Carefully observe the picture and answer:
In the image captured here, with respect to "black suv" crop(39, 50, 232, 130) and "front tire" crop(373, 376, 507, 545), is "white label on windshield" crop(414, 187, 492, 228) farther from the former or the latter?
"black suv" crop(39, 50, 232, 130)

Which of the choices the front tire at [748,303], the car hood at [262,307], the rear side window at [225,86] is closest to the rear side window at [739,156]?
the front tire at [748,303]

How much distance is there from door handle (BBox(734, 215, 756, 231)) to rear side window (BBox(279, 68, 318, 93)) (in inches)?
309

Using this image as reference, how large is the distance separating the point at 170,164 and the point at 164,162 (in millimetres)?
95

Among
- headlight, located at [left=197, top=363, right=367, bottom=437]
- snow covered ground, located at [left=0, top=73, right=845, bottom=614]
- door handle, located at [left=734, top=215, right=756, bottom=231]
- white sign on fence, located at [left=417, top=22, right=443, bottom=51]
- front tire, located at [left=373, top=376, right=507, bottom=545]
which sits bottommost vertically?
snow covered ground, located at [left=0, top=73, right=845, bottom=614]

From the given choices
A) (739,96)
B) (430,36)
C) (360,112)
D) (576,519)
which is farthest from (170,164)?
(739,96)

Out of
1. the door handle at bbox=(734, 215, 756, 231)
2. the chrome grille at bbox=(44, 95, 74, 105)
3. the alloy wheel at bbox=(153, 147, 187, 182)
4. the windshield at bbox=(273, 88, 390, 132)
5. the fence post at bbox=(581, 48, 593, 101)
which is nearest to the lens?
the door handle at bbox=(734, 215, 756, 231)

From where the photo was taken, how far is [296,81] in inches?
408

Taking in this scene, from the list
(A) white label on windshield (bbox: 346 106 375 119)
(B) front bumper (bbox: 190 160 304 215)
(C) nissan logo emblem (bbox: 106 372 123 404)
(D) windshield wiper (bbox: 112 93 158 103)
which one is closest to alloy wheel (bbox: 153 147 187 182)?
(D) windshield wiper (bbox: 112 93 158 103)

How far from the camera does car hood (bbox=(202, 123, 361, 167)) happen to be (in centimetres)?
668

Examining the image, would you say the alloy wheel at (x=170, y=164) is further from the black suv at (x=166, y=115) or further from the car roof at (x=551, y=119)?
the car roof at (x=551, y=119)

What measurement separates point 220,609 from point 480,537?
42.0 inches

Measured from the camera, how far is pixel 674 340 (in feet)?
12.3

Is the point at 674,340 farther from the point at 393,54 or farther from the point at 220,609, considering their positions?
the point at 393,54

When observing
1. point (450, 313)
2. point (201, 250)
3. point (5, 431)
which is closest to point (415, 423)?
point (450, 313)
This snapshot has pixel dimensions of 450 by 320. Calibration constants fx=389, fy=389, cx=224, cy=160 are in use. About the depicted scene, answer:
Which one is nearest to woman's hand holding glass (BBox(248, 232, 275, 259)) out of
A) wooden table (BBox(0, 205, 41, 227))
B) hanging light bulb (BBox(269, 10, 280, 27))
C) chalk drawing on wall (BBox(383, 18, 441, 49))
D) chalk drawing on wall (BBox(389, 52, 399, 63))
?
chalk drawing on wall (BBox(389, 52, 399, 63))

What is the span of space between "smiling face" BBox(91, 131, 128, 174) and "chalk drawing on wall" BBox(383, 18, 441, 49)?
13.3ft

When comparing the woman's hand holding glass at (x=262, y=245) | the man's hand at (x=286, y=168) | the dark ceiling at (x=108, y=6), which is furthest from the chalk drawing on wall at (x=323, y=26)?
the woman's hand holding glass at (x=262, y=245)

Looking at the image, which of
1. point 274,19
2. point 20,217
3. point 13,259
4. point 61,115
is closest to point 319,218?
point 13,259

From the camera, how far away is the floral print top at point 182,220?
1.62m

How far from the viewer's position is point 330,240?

[AIM]
Can you render the rows above as a JSON list of strings, with one string for each line and the blank lines left out?

[CORRECT ANSWER]
[
  "Carefully observe the picture and answer:",
  "In the image captured here, with respect to \"black suv\" crop(39, 50, 232, 130) and \"front tire\" crop(373, 376, 507, 545), is \"white label on windshield\" crop(414, 187, 492, 228) farther from the former or the latter?",
  "\"black suv\" crop(39, 50, 232, 130)",
  "Which of the choices the front tire at [748,303], the car hood at [262,307], the rear side window at [225,86] is closest to the rear side window at [739,156]?",
  "the front tire at [748,303]",
  "How much distance is there from door handle (BBox(734, 215, 756, 231)) to rear side window (BBox(279, 68, 318, 93)) (in inches)?",
  "309",
  "Using this image as reference, how large is the distance separating the point at 170,164 and the point at 164,162 (in millimetres)?",
  "95",
  "Among",
  "- headlight, located at [left=197, top=363, right=367, bottom=437]",
  "- snow covered ground, located at [left=0, top=73, right=845, bottom=614]",
  "- door handle, located at [left=734, top=215, right=756, bottom=231]",
  "- white sign on fence, located at [left=417, top=22, right=443, bottom=51]",
  "- front tire, located at [left=373, top=376, right=507, bottom=545]",
  "which sits bottommost vertically?",
  "snow covered ground, located at [left=0, top=73, right=845, bottom=614]",
  "From the given choices",
  "A) (739,96)",
  "B) (430,36)",
  "C) (360,112)",
  "D) (576,519)",
  "which is farthest from (170,164)?",
  "(739,96)",
  "Out of",
  "1. the door handle at bbox=(734, 215, 756, 231)",
  "2. the chrome grille at bbox=(44, 95, 74, 105)",
  "3. the alloy wheel at bbox=(153, 147, 187, 182)",
  "4. the windshield at bbox=(273, 88, 390, 132)",
  "5. the fence post at bbox=(581, 48, 593, 101)",
  "which is nearest to the lens?",
  "the door handle at bbox=(734, 215, 756, 231)",
  "From where the photo was taken, how far is [296,81] in inches?",
  "408",
  "Taking in this scene, from the list",
  "(A) white label on windshield (bbox: 346 106 375 119)",
  "(B) front bumper (bbox: 190 160 304 215)",
  "(C) nissan logo emblem (bbox: 106 372 123 404)",
  "(D) windshield wiper (bbox: 112 93 158 103)",
  "which one is closest to alloy wheel (bbox: 153 147 187 182)?",
  "(D) windshield wiper (bbox: 112 93 158 103)",
  "How far from the camera does car hood (bbox=(202, 123, 361, 167)) happen to be (in centimetres)?",
  "668",
  "Examining the image, would you say the alloy wheel at (x=170, y=164) is further from the black suv at (x=166, y=115) or further from the car roof at (x=551, y=119)?",
  "the car roof at (x=551, y=119)",
  "What measurement separates point 220,609 from point 480,537?",
  "42.0 inches",
  "Measured from the camera, how far is pixel 674 340 (in feet)?",
  "12.3",
  "Is the point at 674,340 farther from the point at 393,54 or farther from the point at 220,609, considering their positions?",
  "the point at 393,54",
  "When observing",
  "1. point (450, 313)",
  "2. point (201, 250)",
  "3. point (5, 431)",
  "which is closest to point (415, 423)?",
  "point (450, 313)",
  "This snapshot has pixel dimensions of 450 by 320. Calibration constants fx=389, fy=389, cx=224, cy=160 are in use. About the depicted scene, answer:",
  "Which one is nearest to woman's hand holding glass (BBox(248, 232, 275, 259)) out of",
  "A) wooden table (BBox(0, 205, 41, 227))",
  "B) hanging light bulb (BBox(269, 10, 280, 27))",
  "C) chalk drawing on wall (BBox(383, 18, 441, 49))",
  "D) chalk drawing on wall (BBox(389, 52, 399, 63))",
  "?",
  "chalk drawing on wall (BBox(389, 52, 399, 63))",
  "What is the span of space between \"smiling face\" BBox(91, 131, 128, 174) and \"chalk drawing on wall\" BBox(383, 18, 441, 49)?",
  "13.3ft",
  "When comparing the woman's hand holding glass at (x=262, y=245) | the man's hand at (x=286, y=168) | the dark ceiling at (x=108, y=6), which is furthest from the chalk drawing on wall at (x=323, y=26)?",
  "the woman's hand holding glass at (x=262, y=245)",
  "Looking at the image, which of",
  "1. point 274,19",
  "2. point 20,217",
  "3. point 13,259",
  "4. point 61,115",
  "is closest to point 319,218?",
  "point 13,259",
  "From the camera, how far away is the floral print top at point 182,220?",
  "1.62m",
  "How far from the viewer's position is point 330,240?"
]